Although overall RV systolic function should never be assessed by annular motion alone, from a clinical practice point of view, TAPSE is a parameter that is more commonly obtained than other markers of RV systolic function, a point that is highlighted in the current echocardiographic guidelines (3). A likely explanation is that the RV free wall cannot be completely visualized, yet annular motion may still be clearly evident. In this scenario, however, increased clockwise rotation can still be qualitatively identified by assessing the relative angulation between the annular plane and the inter-ventricular septum. When RV contraction is preserved, this angle normally decreases. Our findings suggest that when this angle remains fixed, it could be speculated that “relative preservation” of annular motion may result from RVLR, rather than preserved RV contraction, raising the suspicion for possible significant underlying RV dysfunction (Figures 4,5). Awareness of the potential confounding contribution of RVLR to the “relative preservation” of annular motion may therefore limit the possibility of missing RV dysfunction, particularly where such a finding may have prognostic importance.
Limitations
Although this study population represented a consecutive series of patients, subjects were retrospectively identified and recruited into this study. Many of these patients with PH already had advanced RV systolic dysfunction. However, we would argue that the demonstration of relative preservation of TAPSE and RVS’ in this context further emphasized our conclusions regarding the potential confounding contribution of RVLR. Additionally, the software used was not designed to specifically assess change in RV orientation in a horizontal plane. Possibly, better software, perhaps by separating lateral and septal walls, would have better accuracy to quantitate rotational motion of RV silhouette.

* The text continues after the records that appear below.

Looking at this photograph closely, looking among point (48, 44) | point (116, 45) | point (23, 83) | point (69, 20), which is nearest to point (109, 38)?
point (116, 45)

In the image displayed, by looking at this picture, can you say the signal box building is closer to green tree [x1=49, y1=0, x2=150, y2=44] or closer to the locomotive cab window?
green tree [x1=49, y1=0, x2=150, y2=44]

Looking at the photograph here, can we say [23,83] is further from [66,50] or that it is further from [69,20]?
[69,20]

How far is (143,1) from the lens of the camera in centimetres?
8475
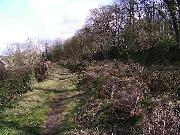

Further, the adjustment for clinical factors in the survival analysis was performed using the REVEAL score (13), which was developed specifically for the initial assessment of survival in type 1 PH. On the other hand, almost all of the parameters incorporated into the REVEAL score (e.g., functional class, age, kidney function, and blood pressure) were prognostic in other types of PH. A larger dataset is needed to adequately assess the hazard associated with excessive RVLR. Nevertheless, our survival analysis was hypothesis-generating, and may serve as the rationale for a future evaluation of RVLR as a potential survival predictor for patients with PH.
Conclusions
Clockwise angular displacement of the right ventricle (RVLR) was observed in a population of patients with PH and RV systolic dysfunction. RVLR influenced the measurements of the TAPSE and RVS’ in these patients. In contrast, RVLR did not affect RV global longitudinal strain, which may indicate its potential usefulness as a prognostic marker in PH.
Acknowledgements
None.
Footnote
Conflicts of Interest: The authors have no conflicts of interest to declare.
Ethical Statement: The study protocol was approved by the Institutional Review Board (IRB) of the Cleveland Clinic Foundation (IRB number: 12-347).